[START OF Input]
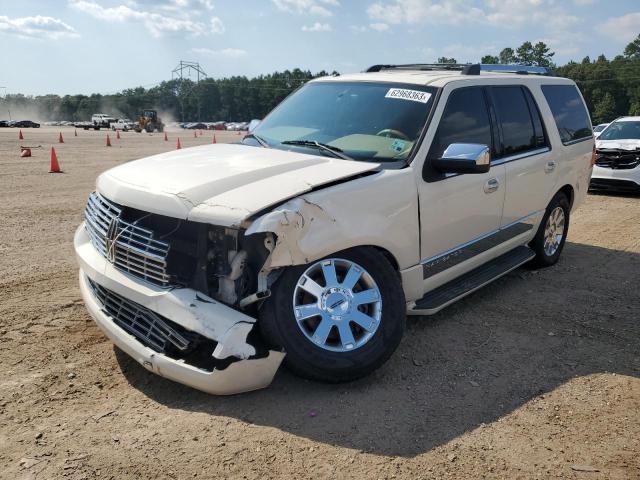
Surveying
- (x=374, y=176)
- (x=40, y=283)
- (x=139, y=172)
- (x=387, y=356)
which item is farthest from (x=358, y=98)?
(x=40, y=283)

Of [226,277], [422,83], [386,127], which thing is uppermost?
[422,83]

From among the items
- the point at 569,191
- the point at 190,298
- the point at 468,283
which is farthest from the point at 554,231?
the point at 190,298

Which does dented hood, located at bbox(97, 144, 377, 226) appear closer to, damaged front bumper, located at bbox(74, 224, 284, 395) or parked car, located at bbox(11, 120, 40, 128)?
damaged front bumper, located at bbox(74, 224, 284, 395)

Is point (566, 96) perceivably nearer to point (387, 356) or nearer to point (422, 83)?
point (422, 83)

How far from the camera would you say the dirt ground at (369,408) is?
2762 mm

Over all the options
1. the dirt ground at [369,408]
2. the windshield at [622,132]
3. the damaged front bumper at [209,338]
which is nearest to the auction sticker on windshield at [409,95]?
the dirt ground at [369,408]

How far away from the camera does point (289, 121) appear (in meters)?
4.80

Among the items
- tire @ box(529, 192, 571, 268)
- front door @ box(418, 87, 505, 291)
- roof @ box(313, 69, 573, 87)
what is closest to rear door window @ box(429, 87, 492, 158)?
front door @ box(418, 87, 505, 291)

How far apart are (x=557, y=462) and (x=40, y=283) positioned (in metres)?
4.58

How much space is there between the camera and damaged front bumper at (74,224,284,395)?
296 centimetres

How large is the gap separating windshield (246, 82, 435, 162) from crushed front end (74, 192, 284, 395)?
4.18 ft

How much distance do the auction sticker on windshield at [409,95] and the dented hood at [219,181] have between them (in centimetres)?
86

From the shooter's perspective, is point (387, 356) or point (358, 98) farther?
point (358, 98)

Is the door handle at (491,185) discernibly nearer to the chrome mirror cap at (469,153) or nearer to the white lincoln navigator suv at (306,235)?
the white lincoln navigator suv at (306,235)
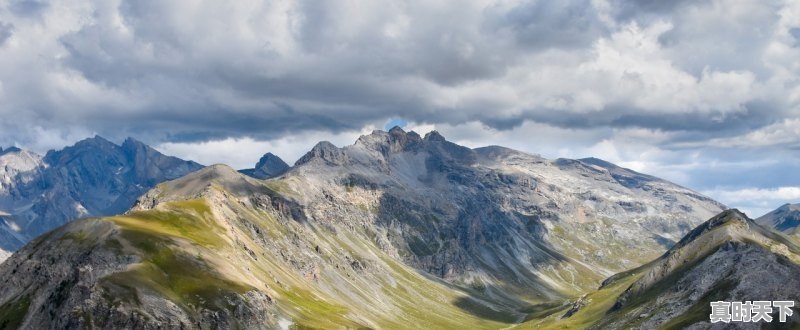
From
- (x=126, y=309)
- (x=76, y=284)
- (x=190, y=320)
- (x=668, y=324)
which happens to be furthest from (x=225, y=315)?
(x=668, y=324)

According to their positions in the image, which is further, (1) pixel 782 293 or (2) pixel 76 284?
(2) pixel 76 284

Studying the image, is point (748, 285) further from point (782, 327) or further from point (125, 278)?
point (125, 278)

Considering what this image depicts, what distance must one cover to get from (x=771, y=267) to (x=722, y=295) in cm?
1550

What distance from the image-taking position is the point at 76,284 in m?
194

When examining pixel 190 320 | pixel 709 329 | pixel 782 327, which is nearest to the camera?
pixel 782 327

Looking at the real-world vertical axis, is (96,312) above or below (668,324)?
below

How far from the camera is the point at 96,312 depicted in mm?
183625

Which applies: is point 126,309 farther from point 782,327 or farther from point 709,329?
point 782,327

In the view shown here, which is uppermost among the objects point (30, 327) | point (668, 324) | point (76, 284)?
point (668, 324)

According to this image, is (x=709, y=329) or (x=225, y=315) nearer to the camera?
(x=709, y=329)

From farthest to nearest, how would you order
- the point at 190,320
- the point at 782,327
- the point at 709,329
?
the point at 190,320 < the point at 709,329 < the point at 782,327

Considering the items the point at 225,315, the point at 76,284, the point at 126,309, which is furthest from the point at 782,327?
the point at 76,284

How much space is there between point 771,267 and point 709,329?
36.1 meters

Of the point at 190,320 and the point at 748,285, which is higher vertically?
the point at 748,285
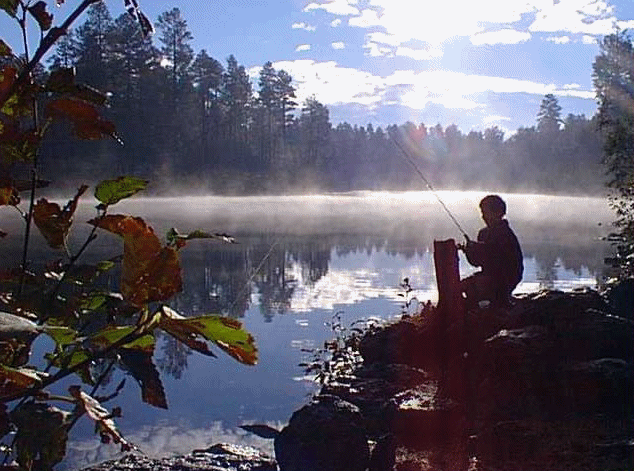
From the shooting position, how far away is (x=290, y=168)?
93.5 meters

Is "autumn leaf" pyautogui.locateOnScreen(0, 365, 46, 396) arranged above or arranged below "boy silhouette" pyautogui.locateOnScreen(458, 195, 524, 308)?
above

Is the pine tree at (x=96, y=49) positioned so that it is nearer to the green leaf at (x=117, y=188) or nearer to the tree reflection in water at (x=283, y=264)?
the tree reflection in water at (x=283, y=264)

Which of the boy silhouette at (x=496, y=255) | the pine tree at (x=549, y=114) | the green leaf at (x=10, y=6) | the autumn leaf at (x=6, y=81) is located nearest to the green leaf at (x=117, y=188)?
the autumn leaf at (x=6, y=81)

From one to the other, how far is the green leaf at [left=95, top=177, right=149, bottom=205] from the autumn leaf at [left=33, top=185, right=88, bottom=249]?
8cm

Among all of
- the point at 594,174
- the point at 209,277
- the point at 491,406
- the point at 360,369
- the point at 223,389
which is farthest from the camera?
the point at 594,174

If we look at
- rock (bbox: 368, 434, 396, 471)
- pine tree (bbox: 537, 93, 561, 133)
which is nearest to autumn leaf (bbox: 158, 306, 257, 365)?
rock (bbox: 368, 434, 396, 471)

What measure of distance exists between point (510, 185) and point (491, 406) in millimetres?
119642

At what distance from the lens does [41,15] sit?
1.17 m

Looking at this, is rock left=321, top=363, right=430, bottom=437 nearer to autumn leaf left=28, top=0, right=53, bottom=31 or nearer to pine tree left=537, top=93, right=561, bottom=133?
[END OF Input]
- [What you have to do]:
Reproduce all of the lines above, replacing "dented hood" with "bent hood" wherever it occurs and leaving everything else unchanged. Omit the pictures from your answer.

- [Answer to this problem]:
Surveying
- (x=374, y=176)
- (x=40, y=283)
- (x=139, y=172)
- (x=387, y=356)
which item is farthest from (x=358, y=98)?
(x=40, y=283)

Of [226,277], [422,83], [386,127], which thing is uppermost?
[422,83]

From among the items
- the point at 569,191
- the point at 190,298
- the point at 468,283
which is farthest from the point at 554,231?
the point at 190,298

Which does bent hood, located at bbox(97, 144, 377, 226) appear closer to, damaged front bumper, located at bbox(74, 224, 284, 395) or parked car, located at bbox(11, 120, 40, 128)?
damaged front bumper, located at bbox(74, 224, 284, 395)

Is point (566, 96) perceivably nearer to point (387, 356) or nearer to point (422, 83)?
point (422, 83)

How far from the camera would you say the dirt ground at (369,408) is?
2762 mm

Over all the options
1. the dirt ground at [369,408]
2. the windshield at [622,132]
3. the damaged front bumper at [209,338]
which is nearest to the auction sticker on windshield at [409,95]?
the dirt ground at [369,408]

How far away from the camera does point (289, 121) appear (in meters)?
4.80

Among the items
- tire @ box(529, 192, 571, 268)
- front door @ box(418, 87, 505, 291)
- roof @ box(313, 69, 573, 87)
what is closest to rear door window @ box(429, 87, 492, 158)?
front door @ box(418, 87, 505, 291)

How far apart are (x=557, y=462) and (x=40, y=283) positioned (in metres)?
4.58

How much space is there between the camera and damaged front bumper at (74,224,284,395)?
296 centimetres

How large is the gap separating windshield (246, 82, 435, 162) from crushed front end (74, 192, 284, 395)?
4.18 ft

How much distance do the auction sticker on windshield at [409,95] and the bent hood at [219,181] have between them (in centimetres)?
86

From the shooter's perspective, is point (387, 356) or point (358, 98) farther?
point (358, 98)

Is the door handle at (491,185) discernibly nearer to the chrome mirror cap at (469,153) or nearer to the white lincoln navigator suv at (306,235)?
the white lincoln navigator suv at (306,235)
From
- (x=126, y=309)
- (x=76, y=284)
- (x=190, y=320)
- (x=668, y=324)
which happens to be furthest from (x=225, y=315)?
(x=668, y=324)

According to their positions in the image, which is further, (1) pixel 782 293 or (2) pixel 76 284?
(2) pixel 76 284

Studying the image, is point (748, 285) further from point (782, 327) or further from point (125, 278)?
point (125, 278)

Considering what this image depicts, what distance must one cover to get from (x=771, y=267) to (x=722, y=295) in cm?
1550

What distance from the image-taking position is the point at 76,284 in m?
194

When examining pixel 190 320 | pixel 709 329 | pixel 782 327, which is nearest to the camera?
pixel 782 327

Looking at the real-world vertical axis, is (96,312) above or below (668,324)?
below

How far from the camera is the point at 96,312 depicted in mm?
183625

Which applies: is point 126,309 farther from point 782,327 or farther from point 709,329?
point 782,327

In the view shown here, which is uppermost among the objects point (30, 327) | point (668, 324) | point (76, 284)?
point (668, 324)

According to this image, is (x=709, y=329) or (x=225, y=315) nearer to the camera?
(x=709, y=329)

From farthest to nearest, how would you order
- the point at 190,320
- the point at 782,327
- the point at 709,329
?
the point at 190,320 < the point at 709,329 < the point at 782,327

Considering the items the point at 225,315, the point at 76,284, the point at 126,309, which is furthest from the point at 782,327?
the point at 76,284

How much space is there between point 771,267 and point 709,329?
36.1 meters

Of the point at 190,320 and the point at 748,285, which is higher vertically?
the point at 748,285
From the shooting position, how far away is (x=290, y=168)?
93.5 meters

Is "autumn leaf" pyautogui.locateOnScreen(0, 365, 46, 396) arranged above or arranged below "boy silhouette" pyautogui.locateOnScreen(458, 195, 524, 308)?
above

Is the pine tree at (x=96, y=49) positioned so that it is nearer to the green leaf at (x=117, y=188) or nearer to the tree reflection in water at (x=283, y=264)?
the tree reflection in water at (x=283, y=264)

Which of the boy silhouette at (x=496, y=255) | the pine tree at (x=549, y=114) | the green leaf at (x=10, y=6) | the autumn leaf at (x=6, y=81) is located nearest to the green leaf at (x=117, y=188)?
the autumn leaf at (x=6, y=81)

From one to the other, how far is the green leaf at [left=95, top=177, right=149, bottom=205] from the autumn leaf at [left=33, top=185, right=88, bottom=249]?
8cm

Among all of
- the point at 594,174
- the point at 209,277
- the point at 491,406
- the point at 360,369
- the point at 223,389
which is farthest from the camera?
the point at 594,174

If we look at
- rock (bbox: 368, 434, 396, 471)
- pine tree (bbox: 537, 93, 561, 133)
which is nearest to autumn leaf (bbox: 158, 306, 257, 365)?
rock (bbox: 368, 434, 396, 471)

What measure of distance exists between point (510, 185) and point (491, 406) in millimetres?
119642

At what distance from the lens does [41,15] sit?
1.17 m

Looking at this, is rock left=321, top=363, right=430, bottom=437 nearer to autumn leaf left=28, top=0, right=53, bottom=31 or nearer to pine tree left=537, top=93, right=561, bottom=133?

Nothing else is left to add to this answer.